As traffic on the network increases, so do potential vulnerabilities. Network access should be managed more tightly to keep data secure.
For years, IT security has been focused primarily on defending the enterprise network from external threats by protecting the perimeter, identifying threats and patching vulnerabilities. There are hundreds of thousands of new malware files detected every day, and in January alone, the Zero Day initiative listed 160 new security vulnerabilities. Eventually, one of the attacks in the infinite onslaught of new threats targeting new vulnerabilities will succeed in penetrating the firewall, leading to network access.
The initial entry point is rarely the intended target. Once inside the network, bad actors exploit exposed network pathways to move laterally to access the most valuable data and applications. While there may be hundreds or even thousands of these network pathways, their number is limited. Unlike malware files or vulnerabilities, the number of ways to access critical digital assets is finite. If pathways can be secured in a way that controls east-west communications, any attacks that get beyond the perimeter will be unable to do much, if anything.
But understanding and identifying those communications pathways is no simple task. Most security and networking teams have no map of these pathways, much less the ability to identify which ones offer the shortest viable paths that allow attackers to reach their target efficiently. What’s more, the network’s attack surface is constantly changing and growing. New applications and services, mobile device access, the addition of clouds and containers … these all add new potential vulnerabilities to enter companies’ networks undetected.
Understand the Pathways
Without a clear understanding of all the ways an attacker could reach their target, it’s impossible to decrease and secure those available routes so security teams will first need to discover all assets in the network.

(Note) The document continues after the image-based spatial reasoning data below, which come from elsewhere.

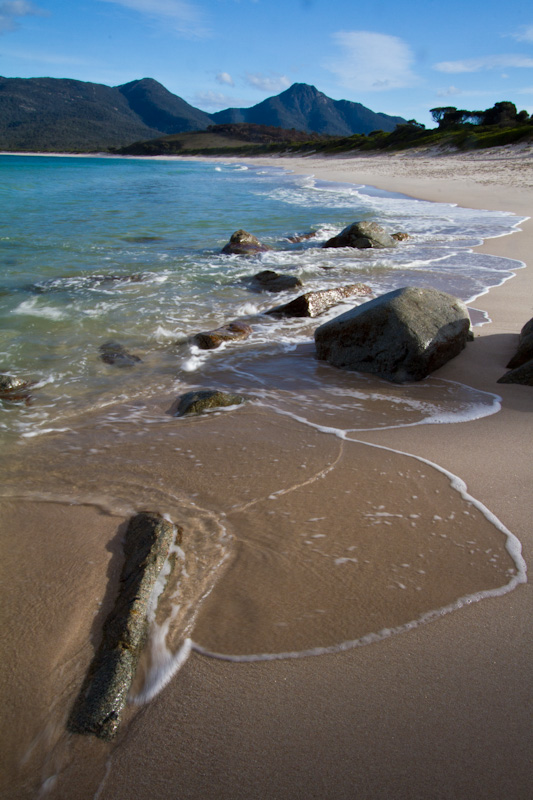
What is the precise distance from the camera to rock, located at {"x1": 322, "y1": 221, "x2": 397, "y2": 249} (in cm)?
1049

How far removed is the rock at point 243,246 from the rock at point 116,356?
5.50 metres

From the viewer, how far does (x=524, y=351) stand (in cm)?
423

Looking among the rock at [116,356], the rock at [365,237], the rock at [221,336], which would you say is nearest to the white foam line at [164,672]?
the rock at [116,356]

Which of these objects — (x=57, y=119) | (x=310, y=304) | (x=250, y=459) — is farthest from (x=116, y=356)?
(x=57, y=119)

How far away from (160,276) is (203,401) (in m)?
5.27

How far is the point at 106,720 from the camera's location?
4.96 feet

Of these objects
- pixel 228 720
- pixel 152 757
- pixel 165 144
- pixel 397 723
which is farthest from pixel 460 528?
pixel 165 144

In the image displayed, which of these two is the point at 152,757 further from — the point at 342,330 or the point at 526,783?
→ the point at 342,330

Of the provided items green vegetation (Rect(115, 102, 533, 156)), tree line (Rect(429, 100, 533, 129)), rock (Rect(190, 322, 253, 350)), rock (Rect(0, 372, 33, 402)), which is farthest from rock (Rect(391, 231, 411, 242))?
tree line (Rect(429, 100, 533, 129))

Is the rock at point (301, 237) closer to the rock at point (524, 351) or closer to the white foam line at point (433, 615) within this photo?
the rock at point (524, 351)

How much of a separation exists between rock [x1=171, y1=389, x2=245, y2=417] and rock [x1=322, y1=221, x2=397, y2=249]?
7.66 m

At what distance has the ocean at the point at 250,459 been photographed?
196 centimetres

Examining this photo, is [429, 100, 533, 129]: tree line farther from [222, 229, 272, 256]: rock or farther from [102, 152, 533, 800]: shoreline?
[102, 152, 533, 800]: shoreline

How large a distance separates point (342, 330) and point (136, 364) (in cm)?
206
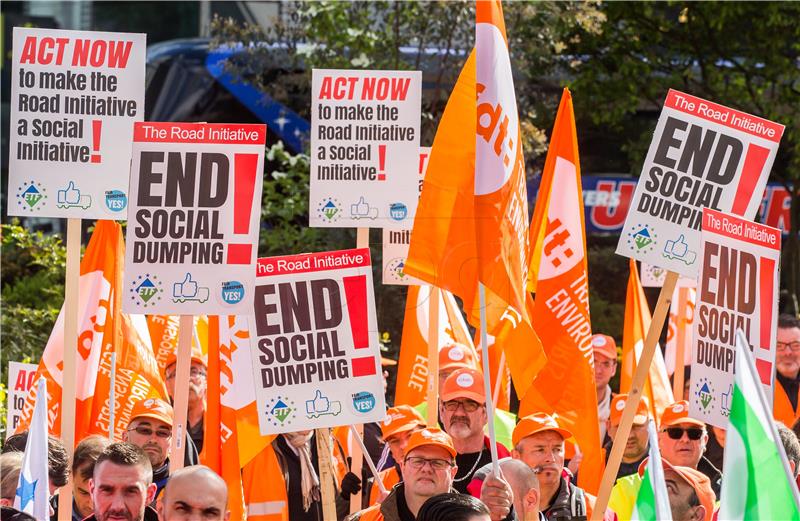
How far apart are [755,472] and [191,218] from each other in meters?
3.42

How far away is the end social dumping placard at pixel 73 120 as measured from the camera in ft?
26.2

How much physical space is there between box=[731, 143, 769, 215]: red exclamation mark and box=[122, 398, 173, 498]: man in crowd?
330cm

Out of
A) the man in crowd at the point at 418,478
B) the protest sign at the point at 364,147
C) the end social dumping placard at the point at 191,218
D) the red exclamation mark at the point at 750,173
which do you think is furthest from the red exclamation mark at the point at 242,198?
the red exclamation mark at the point at 750,173

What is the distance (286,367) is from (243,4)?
19254 millimetres

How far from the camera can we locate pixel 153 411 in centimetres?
831

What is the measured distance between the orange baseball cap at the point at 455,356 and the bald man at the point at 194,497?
3.88 meters

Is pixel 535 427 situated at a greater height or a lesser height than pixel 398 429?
greater

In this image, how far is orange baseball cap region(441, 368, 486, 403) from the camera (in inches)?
321

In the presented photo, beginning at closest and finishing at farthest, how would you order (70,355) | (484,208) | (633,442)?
(484,208), (70,355), (633,442)

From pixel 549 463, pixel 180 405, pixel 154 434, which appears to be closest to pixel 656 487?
pixel 549 463

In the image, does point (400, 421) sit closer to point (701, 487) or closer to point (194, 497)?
point (701, 487)

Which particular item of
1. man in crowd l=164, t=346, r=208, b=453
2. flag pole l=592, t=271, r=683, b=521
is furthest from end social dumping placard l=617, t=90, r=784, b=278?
man in crowd l=164, t=346, r=208, b=453

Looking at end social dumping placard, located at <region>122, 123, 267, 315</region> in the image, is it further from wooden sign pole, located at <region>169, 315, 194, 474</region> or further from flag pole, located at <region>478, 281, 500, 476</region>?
flag pole, located at <region>478, 281, 500, 476</region>

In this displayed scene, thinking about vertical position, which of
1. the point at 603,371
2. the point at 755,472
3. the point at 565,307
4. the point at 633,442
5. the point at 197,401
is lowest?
the point at 633,442
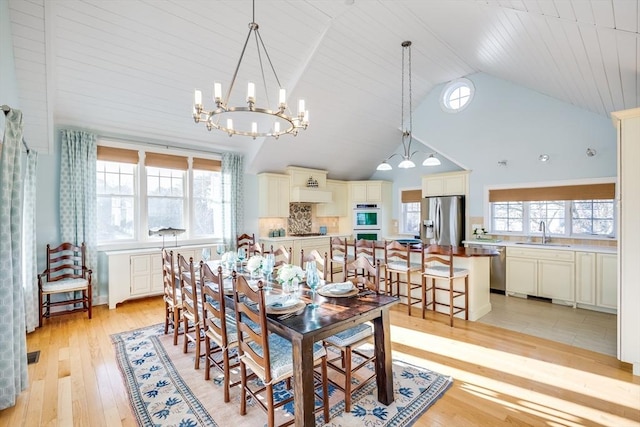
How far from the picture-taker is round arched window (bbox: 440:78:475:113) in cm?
549

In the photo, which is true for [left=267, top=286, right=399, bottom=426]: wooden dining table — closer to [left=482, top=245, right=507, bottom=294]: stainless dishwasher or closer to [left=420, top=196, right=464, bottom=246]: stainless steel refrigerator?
[left=482, top=245, right=507, bottom=294]: stainless dishwasher

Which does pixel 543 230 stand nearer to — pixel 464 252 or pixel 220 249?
pixel 464 252

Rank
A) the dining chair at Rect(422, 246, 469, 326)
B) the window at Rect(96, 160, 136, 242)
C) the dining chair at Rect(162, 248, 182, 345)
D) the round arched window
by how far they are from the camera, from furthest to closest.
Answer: the round arched window, the window at Rect(96, 160, 136, 242), the dining chair at Rect(422, 246, 469, 326), the dining chair at Rect(162, 248, 182, 345)

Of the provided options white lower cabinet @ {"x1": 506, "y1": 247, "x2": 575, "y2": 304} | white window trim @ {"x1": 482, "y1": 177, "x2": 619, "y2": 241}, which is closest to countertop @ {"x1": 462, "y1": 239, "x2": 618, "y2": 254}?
white lower cabinet @ {"x1": 506, "y1": 247, "x2": 575, "y2": 304}

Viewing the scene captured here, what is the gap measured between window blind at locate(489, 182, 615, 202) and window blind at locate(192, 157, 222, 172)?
17.1 feet

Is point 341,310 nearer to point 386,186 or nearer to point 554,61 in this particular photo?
point 554,61

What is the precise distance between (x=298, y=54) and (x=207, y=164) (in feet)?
8.64

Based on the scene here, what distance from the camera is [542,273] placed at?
471 centimetres

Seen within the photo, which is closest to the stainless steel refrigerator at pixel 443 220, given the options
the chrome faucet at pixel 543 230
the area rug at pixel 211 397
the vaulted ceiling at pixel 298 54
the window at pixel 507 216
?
the window at pixel 507 216

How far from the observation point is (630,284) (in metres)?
2.67

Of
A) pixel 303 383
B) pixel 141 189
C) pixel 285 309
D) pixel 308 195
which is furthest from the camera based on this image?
pixel 308 195

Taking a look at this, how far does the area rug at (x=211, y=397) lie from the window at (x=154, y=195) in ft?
8.56

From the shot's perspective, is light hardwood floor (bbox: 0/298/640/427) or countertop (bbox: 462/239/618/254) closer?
light hardwood floor (bbox: 0/298/640/427)

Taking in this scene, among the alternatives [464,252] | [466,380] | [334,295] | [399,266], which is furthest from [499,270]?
[334,295]
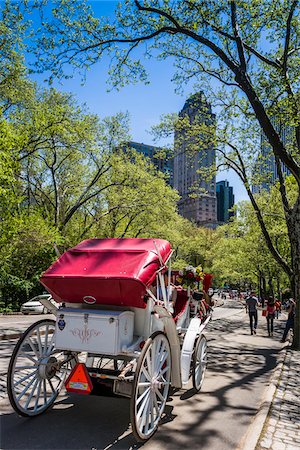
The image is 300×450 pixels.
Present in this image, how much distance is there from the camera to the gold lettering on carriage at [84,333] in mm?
5121

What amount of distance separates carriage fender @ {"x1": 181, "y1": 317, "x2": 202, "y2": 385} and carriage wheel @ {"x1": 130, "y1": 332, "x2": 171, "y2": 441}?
2.32 feet

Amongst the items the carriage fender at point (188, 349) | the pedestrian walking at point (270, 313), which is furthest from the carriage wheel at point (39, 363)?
the pedestrian walking at point (270, 313)

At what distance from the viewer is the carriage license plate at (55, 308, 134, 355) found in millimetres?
5035

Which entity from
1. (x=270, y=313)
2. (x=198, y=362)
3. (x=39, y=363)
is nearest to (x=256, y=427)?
(x=198, y=362)

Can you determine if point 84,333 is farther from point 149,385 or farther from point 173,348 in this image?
point 173,348

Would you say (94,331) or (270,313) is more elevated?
(94,331)

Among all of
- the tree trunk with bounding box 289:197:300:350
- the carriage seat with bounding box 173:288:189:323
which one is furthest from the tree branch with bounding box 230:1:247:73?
the carriage seat with bounding box 173:288:189:323

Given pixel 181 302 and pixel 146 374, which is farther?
pixel 181 302

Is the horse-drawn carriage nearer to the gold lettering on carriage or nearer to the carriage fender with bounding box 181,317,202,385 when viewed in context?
the gold lettering on carriage

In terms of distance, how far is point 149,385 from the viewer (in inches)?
194

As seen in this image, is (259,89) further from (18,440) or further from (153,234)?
(153,234)

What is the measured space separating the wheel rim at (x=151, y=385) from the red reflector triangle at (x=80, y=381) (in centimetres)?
68

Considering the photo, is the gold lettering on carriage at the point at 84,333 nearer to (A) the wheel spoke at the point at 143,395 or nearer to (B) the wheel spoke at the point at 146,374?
(B) the wheel spoke at the point at 146,374

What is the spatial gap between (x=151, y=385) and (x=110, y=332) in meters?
0.86
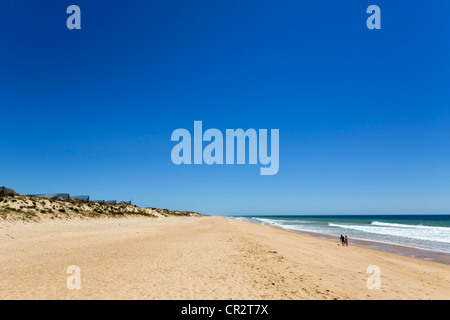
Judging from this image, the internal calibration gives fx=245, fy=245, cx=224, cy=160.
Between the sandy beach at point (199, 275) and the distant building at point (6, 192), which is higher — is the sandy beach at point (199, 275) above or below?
below

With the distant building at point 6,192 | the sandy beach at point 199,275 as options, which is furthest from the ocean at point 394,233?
the distant building at point 6,192

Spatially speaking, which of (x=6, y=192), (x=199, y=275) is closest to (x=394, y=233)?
(x=199, y=275)

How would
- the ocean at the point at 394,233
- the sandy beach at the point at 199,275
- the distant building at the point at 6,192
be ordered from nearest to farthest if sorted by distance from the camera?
the sandy beach at the point at 199,275 < the ocean at the point at 394,233 < the distant building at the point at 6,192

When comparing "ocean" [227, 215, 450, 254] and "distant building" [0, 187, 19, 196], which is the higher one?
"distant building" [0, 187, 19, 196]

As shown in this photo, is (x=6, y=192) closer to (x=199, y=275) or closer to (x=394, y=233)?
(x=199, y=275)

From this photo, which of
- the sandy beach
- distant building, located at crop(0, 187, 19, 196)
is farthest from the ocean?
distant building, located at crop(0, 187, 19, 196)

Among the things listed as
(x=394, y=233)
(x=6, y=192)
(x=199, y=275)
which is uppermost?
(x=6, y=192)

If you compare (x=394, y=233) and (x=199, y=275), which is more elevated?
(x=199, y=275)

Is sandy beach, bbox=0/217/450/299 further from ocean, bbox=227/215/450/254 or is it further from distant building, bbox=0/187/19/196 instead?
distant building, bbox=0/187/19/196

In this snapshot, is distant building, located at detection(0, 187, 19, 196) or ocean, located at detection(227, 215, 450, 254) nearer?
ocean, located at detection(227, 215, 450, 254)

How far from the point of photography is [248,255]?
16.5 metres

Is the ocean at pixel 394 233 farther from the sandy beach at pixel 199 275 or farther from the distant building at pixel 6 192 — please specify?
→ the distant building at pixel 6 192
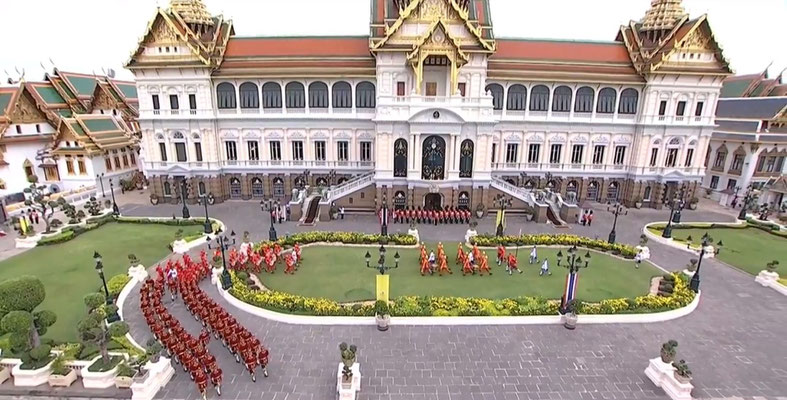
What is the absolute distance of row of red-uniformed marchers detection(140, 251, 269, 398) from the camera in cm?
1331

Addressing the following questions presents a good place to start:
- What assets does the company have in on-premises data centers, the cloud and container environments?
- Which assets are most critical to the business?
- Which would cause the most damage to the business if they were disrupted, damaged or exposed?
- What and where are the organization’s most exploitable vulnerabilities (e.g., phishing, insecure code, unpatched systems)?
- Which pathways would best serve an attacker as they move laterally toward these critical assets and vulnerabilities?
This assessment is not a one-time exercise, but rather needs to be an ongoing effort that, ideally, takes advantage of automated scanning. Given the size of most large enterprise networks, automated discovery is really the only feasible way to keep an up-to-date record of assets and available network paths.
Eliminate Unnecessary Pathways
Once IT has created an offensive map of the network, which identifies the low-friction network pathways that exist between attackers and targets, the security team can determine which paths are most likely to be exploited and then eliminate pathways to and from critical assets that are never or seldom used. As a result, security and network teams will sharply limit the ability of attackers to move laterally inside the network.
While limiting the number of paths attackers can use to access critical assets reduces risk, it’s not enough to protect the interior. Next, networking or security teams need to build segments around sensitive data and systems through microsegmentation at the workload level.
Some readers may be groaning at this point, because they’ve already lived through a prior microsegmentation project that relied on IP addresses and VLANs. It’s hard to blame them. This antiquated way of microsegmenting a network is cumbersome, lengthy and expensive. Network-based microsegmentation tools require re-architecting both the network and application, which is no small task. If a new application is deployed on the network, creating a new firewall rule for it can take hours, and because the network is always changing, admins spend much of their time updating static policies manually.
Thankfully, modern microsegmentation is based not on IP addresses, ports and VLANs, but rather on software identity, which relies on immutable, cryptographic attributes of the software for control decisions. Software identity confers a number of advantages. First, it’s a more reliable construct on which to enforce access decisions in today’s dynamic environments. It also eliminates the complexity of creating multiple rules for each application, and policies and can be supported across any platform, including multi-cloud environments and containers. Finally, application-centric policies can adapt to the environment, so administrators can create and manage policies from a central location and retain visibility no matter where workloads are communicating.
Mapping key assets and pathways, optimizing these pathways and then microsegmenting the network—it’s all a huge undertaking. Simply keeping an up-to-date map of resources across dynamic networks is a big challenge on its own. But we’re long past the point when the enterprise can rely on securing the perimeter, patching vulnerabilities and detecting threats to protect the critical data and applications on which the business depends. Through asset discovery and software identity-based microsegmentation, organizations can ensure that they’re not working in a hard shell with a soft center, but in an environment that’s hardened all the way through.